╭─ INPUT DATA

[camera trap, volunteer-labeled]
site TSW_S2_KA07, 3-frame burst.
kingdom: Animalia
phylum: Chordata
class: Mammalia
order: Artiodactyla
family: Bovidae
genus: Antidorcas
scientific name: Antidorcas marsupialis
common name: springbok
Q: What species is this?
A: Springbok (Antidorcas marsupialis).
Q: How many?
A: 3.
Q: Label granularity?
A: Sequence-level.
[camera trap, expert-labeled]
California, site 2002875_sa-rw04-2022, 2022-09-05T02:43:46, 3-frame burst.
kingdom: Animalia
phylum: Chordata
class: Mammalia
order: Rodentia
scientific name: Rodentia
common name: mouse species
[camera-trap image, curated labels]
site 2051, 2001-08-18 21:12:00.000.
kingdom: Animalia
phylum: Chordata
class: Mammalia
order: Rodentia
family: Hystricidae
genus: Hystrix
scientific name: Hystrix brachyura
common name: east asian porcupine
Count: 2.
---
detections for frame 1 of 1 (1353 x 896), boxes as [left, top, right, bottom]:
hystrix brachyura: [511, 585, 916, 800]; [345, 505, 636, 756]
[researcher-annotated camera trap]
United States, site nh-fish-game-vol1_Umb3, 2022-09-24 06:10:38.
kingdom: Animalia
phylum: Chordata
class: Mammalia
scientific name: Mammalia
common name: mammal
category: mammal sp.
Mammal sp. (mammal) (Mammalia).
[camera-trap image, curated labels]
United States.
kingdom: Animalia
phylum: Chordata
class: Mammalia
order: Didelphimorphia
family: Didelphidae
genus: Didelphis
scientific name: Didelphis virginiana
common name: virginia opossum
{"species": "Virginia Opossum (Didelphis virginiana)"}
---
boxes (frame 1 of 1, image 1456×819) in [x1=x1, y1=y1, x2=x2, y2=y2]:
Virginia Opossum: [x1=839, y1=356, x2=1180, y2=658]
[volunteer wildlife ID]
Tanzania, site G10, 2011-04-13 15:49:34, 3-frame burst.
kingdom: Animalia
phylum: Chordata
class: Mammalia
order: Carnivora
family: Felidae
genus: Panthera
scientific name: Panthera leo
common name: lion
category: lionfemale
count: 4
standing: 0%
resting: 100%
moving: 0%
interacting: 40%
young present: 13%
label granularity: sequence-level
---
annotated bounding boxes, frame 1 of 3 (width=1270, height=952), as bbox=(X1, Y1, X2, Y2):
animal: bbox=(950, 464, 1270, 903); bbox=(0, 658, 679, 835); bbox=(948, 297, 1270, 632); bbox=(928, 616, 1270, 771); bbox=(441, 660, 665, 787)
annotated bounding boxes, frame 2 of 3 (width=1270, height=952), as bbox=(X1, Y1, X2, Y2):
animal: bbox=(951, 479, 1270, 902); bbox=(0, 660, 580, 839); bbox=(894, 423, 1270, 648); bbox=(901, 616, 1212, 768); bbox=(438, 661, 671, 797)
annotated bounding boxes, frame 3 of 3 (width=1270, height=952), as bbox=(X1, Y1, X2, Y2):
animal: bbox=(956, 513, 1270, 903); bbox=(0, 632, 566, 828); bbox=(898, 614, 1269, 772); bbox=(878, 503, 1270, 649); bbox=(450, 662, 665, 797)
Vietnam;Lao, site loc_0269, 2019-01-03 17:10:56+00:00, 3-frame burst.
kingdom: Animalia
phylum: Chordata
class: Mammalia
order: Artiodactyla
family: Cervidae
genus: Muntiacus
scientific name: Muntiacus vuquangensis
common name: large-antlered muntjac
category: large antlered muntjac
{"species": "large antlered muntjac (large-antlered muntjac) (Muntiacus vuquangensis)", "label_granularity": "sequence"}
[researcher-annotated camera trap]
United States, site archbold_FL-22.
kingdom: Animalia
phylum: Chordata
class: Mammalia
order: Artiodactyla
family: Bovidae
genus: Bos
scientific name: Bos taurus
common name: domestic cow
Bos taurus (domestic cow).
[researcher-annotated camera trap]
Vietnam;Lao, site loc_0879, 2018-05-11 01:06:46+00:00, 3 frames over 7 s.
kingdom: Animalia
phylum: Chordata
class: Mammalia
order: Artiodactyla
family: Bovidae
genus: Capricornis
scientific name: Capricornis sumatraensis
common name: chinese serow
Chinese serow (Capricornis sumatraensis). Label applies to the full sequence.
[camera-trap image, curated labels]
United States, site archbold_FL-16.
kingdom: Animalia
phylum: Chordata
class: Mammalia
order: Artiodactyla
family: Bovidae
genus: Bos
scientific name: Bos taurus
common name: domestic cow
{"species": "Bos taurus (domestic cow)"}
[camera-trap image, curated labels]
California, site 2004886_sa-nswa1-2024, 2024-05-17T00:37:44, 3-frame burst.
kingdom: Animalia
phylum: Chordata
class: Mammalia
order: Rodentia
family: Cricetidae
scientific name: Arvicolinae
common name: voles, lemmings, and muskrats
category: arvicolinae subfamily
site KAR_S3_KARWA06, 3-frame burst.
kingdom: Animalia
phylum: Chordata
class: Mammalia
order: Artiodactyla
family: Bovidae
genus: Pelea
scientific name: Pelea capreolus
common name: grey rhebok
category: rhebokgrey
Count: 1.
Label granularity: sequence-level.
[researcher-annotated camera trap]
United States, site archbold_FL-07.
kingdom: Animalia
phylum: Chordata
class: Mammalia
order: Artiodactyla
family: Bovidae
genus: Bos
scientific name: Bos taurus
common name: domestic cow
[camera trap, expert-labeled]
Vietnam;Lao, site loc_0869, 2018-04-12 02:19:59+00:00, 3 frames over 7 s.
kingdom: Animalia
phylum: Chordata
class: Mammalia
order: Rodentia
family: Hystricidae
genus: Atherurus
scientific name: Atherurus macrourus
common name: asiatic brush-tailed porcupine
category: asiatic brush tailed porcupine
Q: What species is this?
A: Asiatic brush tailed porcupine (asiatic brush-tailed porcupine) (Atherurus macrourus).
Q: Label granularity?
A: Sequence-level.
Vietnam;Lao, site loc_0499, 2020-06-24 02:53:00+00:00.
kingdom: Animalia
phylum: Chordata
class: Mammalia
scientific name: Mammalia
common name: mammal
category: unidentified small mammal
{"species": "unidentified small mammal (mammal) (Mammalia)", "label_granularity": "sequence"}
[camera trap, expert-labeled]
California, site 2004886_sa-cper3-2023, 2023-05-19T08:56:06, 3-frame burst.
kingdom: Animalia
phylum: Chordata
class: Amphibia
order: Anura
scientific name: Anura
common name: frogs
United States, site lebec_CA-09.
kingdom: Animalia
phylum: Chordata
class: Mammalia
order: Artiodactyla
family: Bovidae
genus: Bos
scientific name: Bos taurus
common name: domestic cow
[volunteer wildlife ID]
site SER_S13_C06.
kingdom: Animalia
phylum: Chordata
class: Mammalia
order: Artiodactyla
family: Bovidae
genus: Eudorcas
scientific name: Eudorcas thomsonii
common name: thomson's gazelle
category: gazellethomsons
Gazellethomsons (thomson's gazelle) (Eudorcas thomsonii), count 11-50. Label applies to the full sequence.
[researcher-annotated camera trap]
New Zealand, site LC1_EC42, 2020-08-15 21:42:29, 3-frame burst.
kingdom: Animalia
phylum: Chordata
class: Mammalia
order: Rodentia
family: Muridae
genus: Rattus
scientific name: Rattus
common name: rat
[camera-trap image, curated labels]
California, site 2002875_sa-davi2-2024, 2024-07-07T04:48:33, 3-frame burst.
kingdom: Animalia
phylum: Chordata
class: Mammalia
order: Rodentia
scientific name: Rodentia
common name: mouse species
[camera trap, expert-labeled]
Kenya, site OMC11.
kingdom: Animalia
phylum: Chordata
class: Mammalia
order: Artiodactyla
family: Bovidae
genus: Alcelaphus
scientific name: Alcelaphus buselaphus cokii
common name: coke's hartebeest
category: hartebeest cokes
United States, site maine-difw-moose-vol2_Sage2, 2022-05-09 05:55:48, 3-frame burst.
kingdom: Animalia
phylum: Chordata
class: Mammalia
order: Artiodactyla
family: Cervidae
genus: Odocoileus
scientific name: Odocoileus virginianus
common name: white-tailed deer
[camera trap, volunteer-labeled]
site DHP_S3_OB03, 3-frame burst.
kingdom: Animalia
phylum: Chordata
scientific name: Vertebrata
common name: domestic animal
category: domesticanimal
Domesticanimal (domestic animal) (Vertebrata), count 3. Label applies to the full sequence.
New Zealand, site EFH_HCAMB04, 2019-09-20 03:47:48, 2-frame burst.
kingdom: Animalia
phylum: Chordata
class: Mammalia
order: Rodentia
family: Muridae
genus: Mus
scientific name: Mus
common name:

╰─

Where does the string "antlered" appear in the records above? Show every line that holds it.

REPLY:
common name: large-antlered muntjac
category: large antlered muntjac
{"species": "large antlered muntjac (large-antlered muntjac) (Muntiacus vuquangensis)", "label_granularity": "sequence"}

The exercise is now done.